-- Start of Materials provided --

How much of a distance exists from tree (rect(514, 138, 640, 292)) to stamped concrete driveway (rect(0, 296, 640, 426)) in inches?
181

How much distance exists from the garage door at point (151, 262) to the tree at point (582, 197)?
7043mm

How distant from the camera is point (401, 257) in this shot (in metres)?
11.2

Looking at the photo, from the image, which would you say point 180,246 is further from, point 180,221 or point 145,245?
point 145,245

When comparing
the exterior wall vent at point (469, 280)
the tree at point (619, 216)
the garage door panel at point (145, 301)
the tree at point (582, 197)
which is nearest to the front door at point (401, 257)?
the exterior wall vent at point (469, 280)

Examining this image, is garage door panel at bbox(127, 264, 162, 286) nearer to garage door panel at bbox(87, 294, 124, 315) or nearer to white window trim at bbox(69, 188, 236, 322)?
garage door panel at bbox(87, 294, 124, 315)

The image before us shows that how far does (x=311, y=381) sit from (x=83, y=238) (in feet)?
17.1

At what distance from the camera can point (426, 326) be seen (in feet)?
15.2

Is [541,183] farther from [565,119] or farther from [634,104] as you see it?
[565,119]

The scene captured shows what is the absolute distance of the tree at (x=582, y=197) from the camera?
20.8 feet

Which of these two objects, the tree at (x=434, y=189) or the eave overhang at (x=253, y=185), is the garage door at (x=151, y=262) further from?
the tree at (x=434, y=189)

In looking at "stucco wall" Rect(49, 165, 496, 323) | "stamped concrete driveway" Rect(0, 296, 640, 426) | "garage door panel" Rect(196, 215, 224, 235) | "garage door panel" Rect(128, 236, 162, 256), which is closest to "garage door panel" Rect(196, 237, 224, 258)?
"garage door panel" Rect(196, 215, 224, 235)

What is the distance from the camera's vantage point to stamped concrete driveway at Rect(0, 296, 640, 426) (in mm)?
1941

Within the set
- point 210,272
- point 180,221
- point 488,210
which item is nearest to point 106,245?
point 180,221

-- End of Materials provided --

Task to carry out
Write out again, exactly, the lines from the one holding "Which of these" through the end of the listing, with both ends included.

Complete answer
Which of these two objects, the tree at (x=434, y=189) or the eave overhang at (x=253, y=185), is the garage door at (x=151, y=262) further from?
the tree at (x=434, y=189)

In looking at "stucco wall" Rect(49, 165, 496, 323) | "stamped concrete driveway" Rect(0, 296, 640, 426) | "garage door panel" Rect(196, 215, 224, 235) | "garage door panel" Rect(128, 236, 162, 256), which is closest to "garage door panel" Rect(196, 237, 224, 258)?
"garage door panel" Rect(196, 215, 224, 235)

What is the distance from the camera's vantage point to stamped concrete driveway at Rect(0, 296, 640, 426) (in mm)?
1941

Within the set
- point 210,272
- point 180,221
- point 488,210
which item is nearest to point 106,245?
point 180,221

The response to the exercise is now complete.